Items from a data source
>>>>>

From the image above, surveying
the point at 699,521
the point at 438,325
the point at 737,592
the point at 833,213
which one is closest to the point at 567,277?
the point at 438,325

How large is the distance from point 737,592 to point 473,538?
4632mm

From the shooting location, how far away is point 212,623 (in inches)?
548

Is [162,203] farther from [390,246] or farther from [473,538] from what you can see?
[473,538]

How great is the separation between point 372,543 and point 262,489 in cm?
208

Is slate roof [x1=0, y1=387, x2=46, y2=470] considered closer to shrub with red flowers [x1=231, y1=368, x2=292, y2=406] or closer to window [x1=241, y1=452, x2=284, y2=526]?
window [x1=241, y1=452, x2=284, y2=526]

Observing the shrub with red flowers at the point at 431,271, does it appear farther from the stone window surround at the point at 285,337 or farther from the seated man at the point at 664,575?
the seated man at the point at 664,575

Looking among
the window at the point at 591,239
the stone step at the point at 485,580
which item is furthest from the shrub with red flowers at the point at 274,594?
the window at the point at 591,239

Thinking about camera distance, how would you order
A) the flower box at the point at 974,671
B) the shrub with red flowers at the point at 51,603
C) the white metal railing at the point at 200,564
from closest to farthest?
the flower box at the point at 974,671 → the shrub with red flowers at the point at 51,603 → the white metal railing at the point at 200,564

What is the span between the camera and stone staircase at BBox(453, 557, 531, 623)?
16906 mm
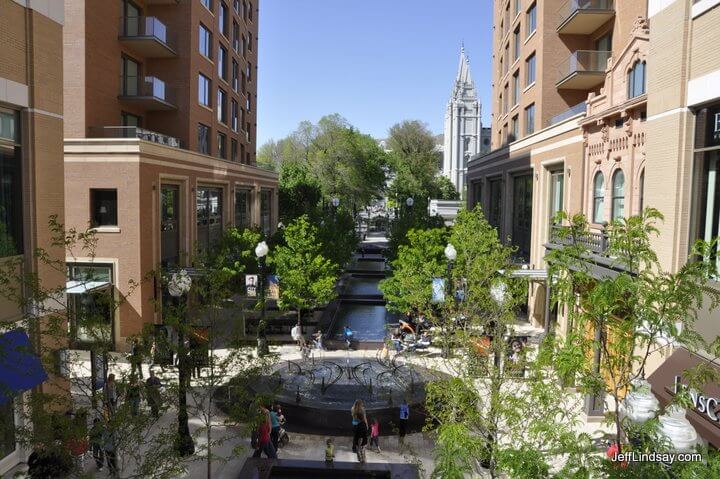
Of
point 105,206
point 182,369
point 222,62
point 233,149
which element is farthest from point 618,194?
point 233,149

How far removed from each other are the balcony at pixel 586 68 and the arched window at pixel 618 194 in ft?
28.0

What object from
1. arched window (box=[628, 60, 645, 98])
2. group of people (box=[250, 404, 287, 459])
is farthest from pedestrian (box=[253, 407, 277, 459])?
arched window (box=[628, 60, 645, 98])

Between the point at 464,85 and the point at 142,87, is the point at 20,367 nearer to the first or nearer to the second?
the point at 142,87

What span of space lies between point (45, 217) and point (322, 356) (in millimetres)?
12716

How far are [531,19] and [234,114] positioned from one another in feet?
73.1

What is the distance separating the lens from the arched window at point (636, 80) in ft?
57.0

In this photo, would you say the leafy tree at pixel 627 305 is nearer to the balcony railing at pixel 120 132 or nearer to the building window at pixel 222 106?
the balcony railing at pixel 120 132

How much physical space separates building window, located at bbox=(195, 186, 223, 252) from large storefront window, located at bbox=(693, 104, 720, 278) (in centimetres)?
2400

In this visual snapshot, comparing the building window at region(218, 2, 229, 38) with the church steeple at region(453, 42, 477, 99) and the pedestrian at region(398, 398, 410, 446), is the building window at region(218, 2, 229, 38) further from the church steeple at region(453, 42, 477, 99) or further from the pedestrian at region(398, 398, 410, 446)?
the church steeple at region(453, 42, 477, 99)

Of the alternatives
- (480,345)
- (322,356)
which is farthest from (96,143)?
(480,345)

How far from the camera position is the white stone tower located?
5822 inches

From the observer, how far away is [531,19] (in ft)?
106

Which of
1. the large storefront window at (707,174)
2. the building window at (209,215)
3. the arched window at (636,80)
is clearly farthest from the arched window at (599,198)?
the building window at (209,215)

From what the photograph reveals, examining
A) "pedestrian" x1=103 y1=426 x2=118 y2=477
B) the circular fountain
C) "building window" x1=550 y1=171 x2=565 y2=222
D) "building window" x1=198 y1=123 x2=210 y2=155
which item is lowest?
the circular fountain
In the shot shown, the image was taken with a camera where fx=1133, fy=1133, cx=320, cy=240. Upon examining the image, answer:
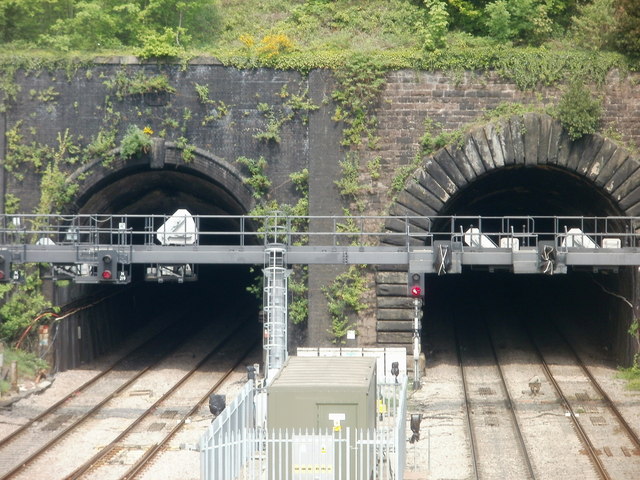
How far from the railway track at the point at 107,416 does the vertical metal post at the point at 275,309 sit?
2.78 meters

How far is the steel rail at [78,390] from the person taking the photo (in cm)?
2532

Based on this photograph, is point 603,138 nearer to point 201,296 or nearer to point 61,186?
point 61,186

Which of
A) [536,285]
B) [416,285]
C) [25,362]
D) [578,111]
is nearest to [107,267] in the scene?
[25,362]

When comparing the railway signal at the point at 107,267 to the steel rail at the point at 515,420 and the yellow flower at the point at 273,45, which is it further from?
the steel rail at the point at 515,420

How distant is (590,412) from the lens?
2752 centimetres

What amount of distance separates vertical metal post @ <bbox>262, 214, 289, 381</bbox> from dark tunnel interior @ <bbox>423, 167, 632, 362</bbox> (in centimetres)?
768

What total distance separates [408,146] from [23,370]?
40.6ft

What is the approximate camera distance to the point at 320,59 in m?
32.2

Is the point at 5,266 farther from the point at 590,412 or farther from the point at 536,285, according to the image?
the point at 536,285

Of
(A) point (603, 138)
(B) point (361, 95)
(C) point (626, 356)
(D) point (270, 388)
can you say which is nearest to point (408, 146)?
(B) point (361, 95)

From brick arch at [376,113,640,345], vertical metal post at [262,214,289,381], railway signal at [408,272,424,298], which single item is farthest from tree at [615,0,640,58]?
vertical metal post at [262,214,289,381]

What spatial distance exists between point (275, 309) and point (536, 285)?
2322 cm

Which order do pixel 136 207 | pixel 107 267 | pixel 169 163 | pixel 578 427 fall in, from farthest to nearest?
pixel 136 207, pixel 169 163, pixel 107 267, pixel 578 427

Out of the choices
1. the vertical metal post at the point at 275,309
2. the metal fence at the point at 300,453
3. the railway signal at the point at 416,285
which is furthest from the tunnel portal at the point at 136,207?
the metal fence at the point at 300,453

<<<<<
>>>>>

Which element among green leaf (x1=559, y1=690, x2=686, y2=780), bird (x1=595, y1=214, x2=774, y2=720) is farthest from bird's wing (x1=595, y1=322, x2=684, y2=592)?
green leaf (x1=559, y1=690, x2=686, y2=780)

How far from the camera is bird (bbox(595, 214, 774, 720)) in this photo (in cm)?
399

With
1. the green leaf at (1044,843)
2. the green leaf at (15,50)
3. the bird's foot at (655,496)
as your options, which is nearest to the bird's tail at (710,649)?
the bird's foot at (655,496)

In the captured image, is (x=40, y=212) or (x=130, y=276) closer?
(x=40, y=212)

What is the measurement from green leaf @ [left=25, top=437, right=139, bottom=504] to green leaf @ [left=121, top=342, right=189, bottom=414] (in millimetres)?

<<<<<

## What is needed
Output the lines as a Markdown table with columns No. and Text, numbering each line and skipping blank ones. Start with the line containing "How far from the camera is" and continue through the line containing "What is the measurement", both included.

## Answer to this task
| No. | Text |
|---|---|
| 1 | How far from the camera is bird (bbox(595, 214, 774, 720)) in this photo (in cm)? |
| 2 | 399 |
| 3 | With |
| 4 | 1. the green leaf at (1044,843) |
| 5 | 2. the green leaf at (15,50) |
| 6 | 3. the bird's foot at (655,496) |
| 7 | as your options, which is nearest to the bird's tail at (710,649)? |
| 8 | the bird's foot at (655,496) |
| 9 | In the captured image, is (x=40, y=212) or (x=130, y=276) closer? |
| 10 | (x=40, y=212) |
| 11 | What is the measurement from green leaf @ [left=25, top=437, right=139, bottom=504] to green leaf @ [left=121, top=342, right=189, bottom=414] (in millimetres)? |